I can't even begin to tell you the tears I have cried, the anguish in my heart of frustration, the anger I have unfortunately expressed to him as I grasp at anything to find out why?  Why is he different from so many of the other kids? Why does he not care if he remembers how to spell all of his spelling words or has neat hand writing or gets a good grade on his math test? Why would he rather sit and stare into space than listen to his teacher teach and write down the answers on  fill in the blank work sheet? Why is he not even aware that making loud annoying sounds during class time is not OK and that it will always get him in trouble? Why is it so hard for him?

These are the questions I am asking myself today along with the biggest question of all--how do we help him? And by we I mean his teachers, his Daddy and me.  I have spent the last month asking so many folks questions and receiving so many different answers.  I love how much everyone cares, but the truth of the matter is that I feel angry that I even have to go through this.  I want someone to give me the antidote NOW. I want somebody to FIX him and I swing violently back and forth to feeling a deep compassion for Morgan and how miserable it must feel to have everyone angry and stern with him all the time to just wanting to just rattle him and scream "YOU have to make the decision to do things differently!!!!!" If I thought it would help I would.

But LOOK at him!! This child is WONDERFUL!  I cannot even express how much joy he brings us.  He is HAPPY, he is LOVING, he is SO MUCH FUN!

So the big question is WHAT?!! What IS it going to take? Do we become more strict and stern? Do we be permissive and patient? Do we hold him back? Do we put him on a education plan at school? Do we have him tested for ADHD and have him put on more drugs?  He was diagnosed with a form of epilepsy 3 years ago and has to take a prescription for that twice a day.  Is it this condition or the medicine he takes causing him to behave differently and have trouble sitting still and focusing? Do we change schools? Do I need to home school him? (I REALLY am scared of this one--I feel SO inept) All of these questions swarm around my brain causing me to fret and fuss and fight and feel like a complete loser because I honestly don't know the answer.

Then I remember.  God gave Morgan to US.  He didn't plant him in someone else's womb.  I am the chosen one who got to feel his little kicks inside my tummy.  I'm the one who got to nurse him and hold him late into the night.  Super Rock Star is the one who got to calm and comfort him and shush him when he would get fussy without explanation and then fall asleep with his little 5 1/2 pound body on his chest. 

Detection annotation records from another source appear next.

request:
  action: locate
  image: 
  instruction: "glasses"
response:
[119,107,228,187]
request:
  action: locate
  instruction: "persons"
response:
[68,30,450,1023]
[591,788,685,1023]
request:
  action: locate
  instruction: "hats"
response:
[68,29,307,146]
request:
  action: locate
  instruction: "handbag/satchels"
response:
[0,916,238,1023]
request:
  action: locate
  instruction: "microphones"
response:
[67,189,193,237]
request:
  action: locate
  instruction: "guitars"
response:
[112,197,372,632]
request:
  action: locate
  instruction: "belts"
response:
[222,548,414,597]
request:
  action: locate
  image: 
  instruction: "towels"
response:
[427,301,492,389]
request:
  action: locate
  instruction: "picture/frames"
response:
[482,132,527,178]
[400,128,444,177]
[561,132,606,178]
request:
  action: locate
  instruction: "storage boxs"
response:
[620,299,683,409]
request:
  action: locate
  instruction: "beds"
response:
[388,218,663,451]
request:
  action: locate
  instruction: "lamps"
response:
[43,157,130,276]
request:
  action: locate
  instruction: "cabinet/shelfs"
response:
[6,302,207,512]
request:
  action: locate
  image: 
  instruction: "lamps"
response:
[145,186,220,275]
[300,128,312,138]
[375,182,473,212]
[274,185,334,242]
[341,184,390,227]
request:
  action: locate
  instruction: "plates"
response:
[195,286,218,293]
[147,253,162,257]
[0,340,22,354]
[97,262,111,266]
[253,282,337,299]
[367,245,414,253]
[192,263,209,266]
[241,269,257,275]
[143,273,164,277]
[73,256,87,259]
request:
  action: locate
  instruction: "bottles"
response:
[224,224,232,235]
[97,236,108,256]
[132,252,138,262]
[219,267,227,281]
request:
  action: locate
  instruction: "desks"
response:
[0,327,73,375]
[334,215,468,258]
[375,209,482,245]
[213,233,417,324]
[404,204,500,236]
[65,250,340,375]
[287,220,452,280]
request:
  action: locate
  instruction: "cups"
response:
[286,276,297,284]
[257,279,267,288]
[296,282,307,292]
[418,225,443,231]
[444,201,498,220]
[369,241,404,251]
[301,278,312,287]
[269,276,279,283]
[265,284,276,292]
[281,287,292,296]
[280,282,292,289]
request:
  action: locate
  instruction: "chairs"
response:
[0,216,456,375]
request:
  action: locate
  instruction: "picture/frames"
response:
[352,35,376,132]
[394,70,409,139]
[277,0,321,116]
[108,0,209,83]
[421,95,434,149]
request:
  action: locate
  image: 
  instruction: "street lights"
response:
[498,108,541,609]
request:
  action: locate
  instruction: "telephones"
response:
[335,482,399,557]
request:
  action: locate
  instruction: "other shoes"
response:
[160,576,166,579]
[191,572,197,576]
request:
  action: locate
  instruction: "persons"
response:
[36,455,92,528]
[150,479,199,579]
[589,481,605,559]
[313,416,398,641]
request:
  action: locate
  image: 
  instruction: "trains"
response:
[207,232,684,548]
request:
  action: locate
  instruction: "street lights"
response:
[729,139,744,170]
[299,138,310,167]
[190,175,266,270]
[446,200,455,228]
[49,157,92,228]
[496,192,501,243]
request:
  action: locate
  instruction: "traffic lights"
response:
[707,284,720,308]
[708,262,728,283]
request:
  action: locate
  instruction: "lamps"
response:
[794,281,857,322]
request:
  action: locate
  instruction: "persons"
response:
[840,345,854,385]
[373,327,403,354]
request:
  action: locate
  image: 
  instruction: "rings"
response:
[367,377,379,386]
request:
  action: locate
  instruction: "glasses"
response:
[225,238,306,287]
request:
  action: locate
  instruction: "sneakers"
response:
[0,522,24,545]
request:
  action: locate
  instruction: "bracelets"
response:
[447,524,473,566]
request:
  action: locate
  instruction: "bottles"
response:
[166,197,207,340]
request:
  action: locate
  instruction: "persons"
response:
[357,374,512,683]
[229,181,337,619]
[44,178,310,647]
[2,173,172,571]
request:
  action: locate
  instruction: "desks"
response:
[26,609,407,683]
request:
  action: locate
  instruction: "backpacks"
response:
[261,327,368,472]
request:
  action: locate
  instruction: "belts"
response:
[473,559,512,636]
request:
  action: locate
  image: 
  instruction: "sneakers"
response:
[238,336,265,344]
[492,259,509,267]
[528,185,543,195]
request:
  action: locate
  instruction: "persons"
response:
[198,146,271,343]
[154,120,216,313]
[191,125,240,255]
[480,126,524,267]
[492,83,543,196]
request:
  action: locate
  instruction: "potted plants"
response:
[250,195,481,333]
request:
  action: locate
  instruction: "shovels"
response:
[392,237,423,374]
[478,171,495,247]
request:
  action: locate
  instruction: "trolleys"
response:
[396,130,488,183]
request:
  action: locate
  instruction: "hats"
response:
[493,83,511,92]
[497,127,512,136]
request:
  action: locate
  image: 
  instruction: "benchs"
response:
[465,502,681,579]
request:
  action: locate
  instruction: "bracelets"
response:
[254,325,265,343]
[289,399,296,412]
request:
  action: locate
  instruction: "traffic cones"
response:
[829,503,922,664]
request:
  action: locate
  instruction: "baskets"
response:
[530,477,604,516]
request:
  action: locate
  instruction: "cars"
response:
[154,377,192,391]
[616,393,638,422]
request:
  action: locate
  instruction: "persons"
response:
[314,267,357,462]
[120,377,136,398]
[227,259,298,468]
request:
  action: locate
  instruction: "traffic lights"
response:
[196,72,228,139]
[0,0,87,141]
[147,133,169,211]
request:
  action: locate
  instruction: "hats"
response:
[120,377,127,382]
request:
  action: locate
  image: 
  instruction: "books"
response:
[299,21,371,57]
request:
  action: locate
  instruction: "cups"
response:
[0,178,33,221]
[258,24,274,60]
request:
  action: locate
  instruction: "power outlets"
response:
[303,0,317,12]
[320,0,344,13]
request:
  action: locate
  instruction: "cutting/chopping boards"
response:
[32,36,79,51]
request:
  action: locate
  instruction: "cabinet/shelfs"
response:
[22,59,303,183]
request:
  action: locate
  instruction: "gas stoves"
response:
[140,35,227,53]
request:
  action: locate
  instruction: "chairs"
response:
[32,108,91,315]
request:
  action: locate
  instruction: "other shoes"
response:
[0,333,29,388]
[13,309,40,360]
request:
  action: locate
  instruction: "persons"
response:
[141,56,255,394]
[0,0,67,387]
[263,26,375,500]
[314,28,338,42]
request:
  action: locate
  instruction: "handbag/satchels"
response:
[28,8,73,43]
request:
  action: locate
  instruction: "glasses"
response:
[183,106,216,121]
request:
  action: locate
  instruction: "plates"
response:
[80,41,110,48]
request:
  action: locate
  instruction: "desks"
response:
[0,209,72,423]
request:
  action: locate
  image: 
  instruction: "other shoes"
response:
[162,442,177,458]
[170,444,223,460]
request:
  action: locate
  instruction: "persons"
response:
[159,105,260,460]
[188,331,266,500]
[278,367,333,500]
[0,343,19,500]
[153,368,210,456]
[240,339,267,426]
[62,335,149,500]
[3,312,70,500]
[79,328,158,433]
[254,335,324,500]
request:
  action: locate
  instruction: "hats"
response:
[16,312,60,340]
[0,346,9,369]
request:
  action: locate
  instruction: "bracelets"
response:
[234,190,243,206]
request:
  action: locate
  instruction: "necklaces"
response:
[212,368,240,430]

Morgan is our gift from our good God that we waited so long for.  I have to trust and believe that HE knew what he was doing when he gave us the great privilege of being Morgan's parents.  I have to trust that he will give us the wisdom we need to navigate every difficulty we will face in raising both he and his brother.  I have to have faith that even though it is excruciating to watch my child suffer from all the anguish he is going through at school, that God WILL give us the answer and it will be the best solution for Morgan.  And I have to be willing to hold my hand open and allow the Lord to reach into my son's life and be his God so that Morgan will grow up to serve Him.  Not me.  Not his Daddy. Not his teachers or future bosses.  But to serve and worship God and become the man of God HE has created him to be.


Oh! This is SO HARD.  I feel so helpless and so inept and so unable.  Please Lord, give me strength and wisdom!

From the day of his birth my Mom marveled at Morgan's bright alert eyes and how they seemed to be really noticing and taking in this new world around him.( I joked around that he was already devising the ways he would try to rule the world).  He has always fought sleep because he just wants to build one more thing, sing one more song, watch one more show, or wrestle just one more minute.  He has always had a sweet nature and caring, tender heart.  When he feels happy he sings and makes up songs (just like his Daddy) when he gets hurt or feels upset he screams and throws a tantrum (just like his Momma). He loves to laugh and be silly and play with others.  He LOVES to enjoy life and he does.

All except school.  Oh, how I wish he would enjoy that part of his life too.